WORK INSTRUCTIONS —
**1)** Render this sentence from the post on the intuition behind LSTM networks into Spanish: "The cell state vector can be interpreted as a memory vector."
**2)** In the post on the intuition behind LSTM networks, what problem of ordinary RNNs is the LSTM meant to fix?
**3)** Carry on writing the post on the intuition behind LSTM networks from the last sentence it gives.

Solved – the intuition behind a Long Short Term Memory (LSTM) recurrent neural network

intuitionneural networkspredictive-modelsrecurrent neural networktime series

The idea behind Recurrent Neural Network (RNN) is clear to me. I understand it in the following way:
We have a sequence of observations ($\vec o_1, \vec o_2, \dots, \vec o_n$) (or, in other words, multivariate time series). Each single observation $\vec o_i$ is an $N$-dimensional numeric vector. Within RNN-model we assume that the next observation $\vec o_{i+1}$ is a function of previous observation $\vec o_{i}$ as well as previous "hidden state" $\vec h_i$, where hidden states are also represented by numerical vectors (dimensions of observed and hidden states can be different). The hidden states themselves are also assumed to depend on the previous observation and hidden state:

$\vec o_i, \vec h_i = F (\vec o_{i-1}, \vec h_{i-1})$

Finally, in the RNN model, the function $F$ is assumed to be a neural network. We train (fit) the neural network using the available data (a sequence of observations). Our goal in the training is to be able to predict the next observation as accurately as possible using the previous observations.

Now, LSTM network is a modification of RNN network. As far as I understood, the motivation behind LSTM is to resolve the problem of short memory that is peculiar to RNN (conventional RNN have troubles with relating events that are too far separated in time).

I understand how LSTM networks work. Here is the best explanation of LSTM that I have found. The basic idea is as follows:

In addition to the hidden state vector we introduce a so called "cell state" vector that has the same size (dimensionality) as the hidden state vector ($\vec c_i$). I think that the "cell state" vector is introduced to model long term memory. As in the case of conventional RNN, the LSTM network gets the observed and hidden state as the input. Using this input, we calculate a new "cell state" in the following way:

$\vec c_{i+1} = \vec \omega_1 (\vec o_i, \vec h_i) \cdot \vec c_i + \vec \omega_2 (\vec o_i, \vec h_i) \cdot \vec c_{int} (\vec o_i, \vec h_i),$

where the functions of $\vec \omega_1$, $\vec \omega_2$ and $\vec c_{int}$ are modeled by neural networks. To make the expression simpler I just remove the arguments:

$\vec c_{i+1} = \vec \omega_1 \cdot \vec c_i + \vec \omega_2 \cdot \vec c_{int}$

So, we can see that the new "cell state vector" ($\vec c_i$) is a weighted sum of the old state vector ($\vec c_{i-1}$) and an "intermediate" cell state vector ($\vec c_{int}$). The multiplication between the vectors is component-wise (we multiply two N dimensional vectors and get, as a result, another N dimensional vector). In other words, we mix two cell states vectors (the old one and intermediate one) using component specific weights.

Here is the intuition between the described operations. The cell state vector can be interpreted as a memory vector. The second weights vector $\vec \omega_2$ (calculated by a neural network) is a "keep" (or forget) gate. Its values decide if we keep or forget (erase) a corresponding value from the cell state vector (or long term memory vector). The first weights vector ($\omega_1$), which is calculated by another neural network, is called "write" or "memorize" gate. It decides if a new memory (the "intermediate" cell state vector) has to be saved (or more precisely, if a particular component of it has to be saved / written). The "intermediate" cell state is the new memory that is either ignored or memorized in the cell state (depending on values in the $\vec \omega_1$ vector). Actually, it would be more accurate to say, that with the two weights vectors ($\vec \omega_1$ and $\vec \omega_2$) we "mix" the old and new memory.

INFORMATION SUPPLIED —
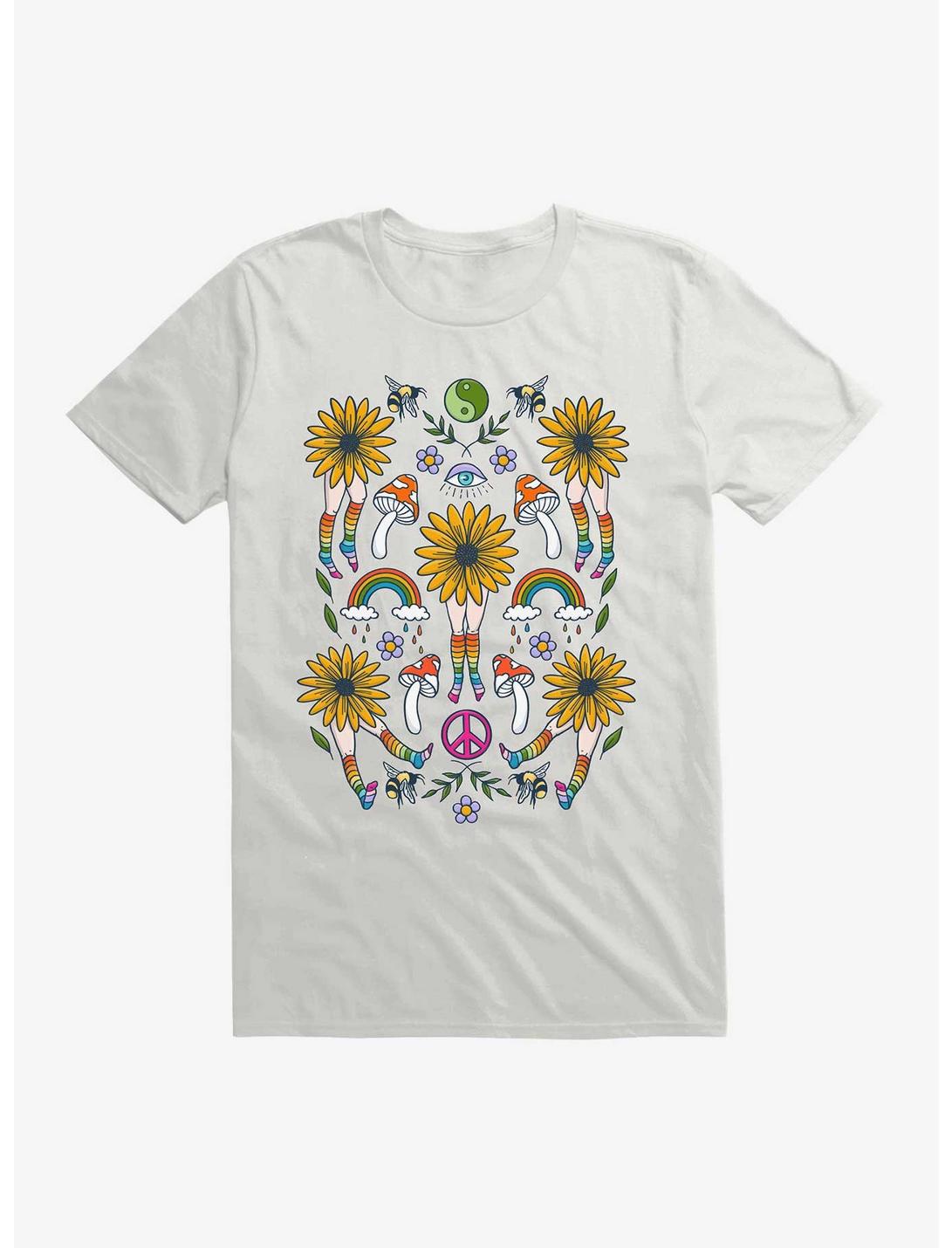 Pride Tamara Lance Daisy Power Flower Hippie People T-Shirt, , hi-res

RESULTS OF THE TASKS —
**1)** El vector de estado de la celda puede interpretarse como un vector de memoria.

**2)** The problem of short memory: conventional RNNs have trouble relating events that are too far separated in time.

**3)**
So, after the above described mixing (or forgetting and memorization) we have a new cell state vector. Then we calculate an "intermediate" hidden state by using another neural network (as before, we use observed state $\vec o_i$ and hidden state $\vec h_i$ as inputs). Finally, we combine the new cell state (memory) with the "intermediate" hidden state ($\vec h_{int}$) to get the new (or "final") hidden state that we actually output:

$\vec h_{i+1} = \vec h_{int} \cdot S(\vec c_{i+1}),$

where $S$ is a sigmoid function applied to each component of the cell state vector.

So, my question is: Why (or how exactly) does this architecture solve the problem?

In particular I do not understand the following:

  1. We use a neural network to generate "intermediate" memory (cell state vector) that is mixed with the "old" memory (or cell state) to get a "new" memory (cell state). The weighting factors for the mixing are also calculated by neural networks. But why can't we use just one neural network to calculate the "new" cell state (or memory). Or, in other words, why can't we use the observed state, hidden state and the old memory as inputs to a neural network that calculates the "new" memory?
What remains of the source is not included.